▶ _What to do_:
1. Transcribe the passage of the article on tanks for Ukraine from "Will tanks change" up to and including "the Russian invasion.".
2. Go on with the article on tanks for Ukraine, starting right after its final sentence.
[[ Text open ]]
Will tanks change the course of the war in Ukraine?

The US and Germany agreed late last month to send main battle tanks to Ukraine, marking a watershed moment in NATO’s efforts to support Ukraine against the Russian invasion.

The NATO tanks being delivered to Ukraine include 14 M1 Abrams tanks from the US and 31 Leopard 2 tanks from Germany, signalling a significant shift in German Chancellor Olaf Scholz’s hesitation to send heavy armour to Ukraine. The UK had previously agreed to send 14 of its own Challenger 2 tanks.

Many experts agree that Washington’s decision to send the Abrams is an excuse to get Germany on board the agreement. Logistically, it makes little sense to use the Abrams over Leopards in Ukraine. The M1 Abrams main battle tank is one of the most complex pieces of
heavy military equipment currently in use and a symptom of an overcomplicated system of American defence procurement. The maintenance and training required to operate the Abrams eats into time that Ukraine simply does not have.

The Abrams’ turbine engines, similar to the ones used in jets, are fuel-guzzlers, requiring a gallon for every half-mile, and with it comes a supply train that runs all the way back to control bases. They are also far more complex than the Leopards’ diesel engines. Most experts agree that the Leopard 2 tank is the best bet for Ukraine, as it is easier to deliver to the battlefield, and its supply lines need not stretch all the way across the Atlantic.

Even though the newest of the tanks were made in the 1990s, they come as a significant improvement on the Soviet-era battle tanks being operated by the Ukrainian army.

The decision has not been met with silence in Russia. Following the announcement by the US and Germany, Putin warned European countries, “We are not sending our tanks to their borders, but we have ways of responding, and it won’t be limited to using armoured vehicles.”

The tanks on their own will do little to change the war. The key lies in the strategy and logistics of their deployment on the battlefield, as well as the adequacy of training that Ukrainian tank crews will receive. There is also the question of timing—Kyiv expects a large-scale spring offensive from Russia following its assault on Bakhmut. If such an attack does take place, it will probably be before the tanks arrive in Ukraine, the earliest date for which is in March.
[[ Text closed ]]
[[ Data extract open ]]
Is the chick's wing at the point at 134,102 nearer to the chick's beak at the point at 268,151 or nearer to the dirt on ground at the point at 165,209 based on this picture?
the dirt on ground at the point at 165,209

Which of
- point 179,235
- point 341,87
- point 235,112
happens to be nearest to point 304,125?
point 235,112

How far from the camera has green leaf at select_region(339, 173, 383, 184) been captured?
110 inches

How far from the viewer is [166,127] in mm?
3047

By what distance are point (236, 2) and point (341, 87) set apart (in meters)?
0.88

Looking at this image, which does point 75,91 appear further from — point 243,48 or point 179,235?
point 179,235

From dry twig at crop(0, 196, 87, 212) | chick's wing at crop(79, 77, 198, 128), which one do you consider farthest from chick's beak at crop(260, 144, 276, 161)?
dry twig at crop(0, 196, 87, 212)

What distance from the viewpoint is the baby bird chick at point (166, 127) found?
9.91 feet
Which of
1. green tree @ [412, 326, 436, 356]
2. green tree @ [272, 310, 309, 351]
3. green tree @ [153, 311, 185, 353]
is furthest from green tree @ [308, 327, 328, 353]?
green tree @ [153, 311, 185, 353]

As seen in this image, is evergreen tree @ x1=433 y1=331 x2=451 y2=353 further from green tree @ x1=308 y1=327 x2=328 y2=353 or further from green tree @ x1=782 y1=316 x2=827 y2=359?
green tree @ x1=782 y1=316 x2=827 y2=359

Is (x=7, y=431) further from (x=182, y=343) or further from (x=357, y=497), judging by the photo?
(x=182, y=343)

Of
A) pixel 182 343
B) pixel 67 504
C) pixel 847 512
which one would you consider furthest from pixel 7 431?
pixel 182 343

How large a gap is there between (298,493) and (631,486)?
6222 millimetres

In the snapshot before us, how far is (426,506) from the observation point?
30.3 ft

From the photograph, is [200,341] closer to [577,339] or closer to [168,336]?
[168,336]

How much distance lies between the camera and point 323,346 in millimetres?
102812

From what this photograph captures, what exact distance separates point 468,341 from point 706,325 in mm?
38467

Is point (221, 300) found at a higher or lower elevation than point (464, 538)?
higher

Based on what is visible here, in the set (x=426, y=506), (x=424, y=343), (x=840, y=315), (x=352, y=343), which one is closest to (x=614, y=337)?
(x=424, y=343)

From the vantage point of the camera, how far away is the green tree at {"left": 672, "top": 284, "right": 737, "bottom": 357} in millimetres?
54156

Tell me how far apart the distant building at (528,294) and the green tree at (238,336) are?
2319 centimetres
[[ Data extract closed ]]
▶ _Answers below_:
1.
Will tanks change the course of the war in Ukraine?

The US and Germany agreed late last month to send main battle tanks to Ukraine, marking a watershed moment in NATO’s efforts to support Ukraine against the Russian invasion.

2.
Ukraine’s flat terrain makes it ideal for the use of tanks, whose heavy guns and mobility allow the capture of large amounts of territory in quick offensives and also support troops that move in and hold that territory. That said, according to Dutch warfare research group Oryx, Russia has lost 1673 tanks to date, of which 990 are destroyed, and 546 are captured. According to military experts, this has been largely due to leadership and moral problems, combined with advanced anti-tank weaponry supplied by the West to Ukraine.

Therefore, training will perhaps be the greatest factor in determining how tanks alter the course of the war. Ukrainian troops are set to begin training on Leopard 2 tanks this week in an EU-funded training mission. Hundreds of Ukrainian soldiers have already flown to locations across Germany and Poland as part of this programme.

The clamour around the tanks and other equipment being sent to Ukraine is particularly ironic in the UK, whose tank fleet is in a less-than-ideal state. More broadly, military experts began questioning the relevance of the battle tank in the twenty-first century, where battlefields are increasingly dominated by remotely operated drones and cyberwarfare. That was before Ukraine.

With the discussion on tanks moving forward, Ukraine has also recently requested advanced fighter aircraft to aid in defending its airspace, though the US and Germany have ruled out the possibility. For now, the tanks will have to do.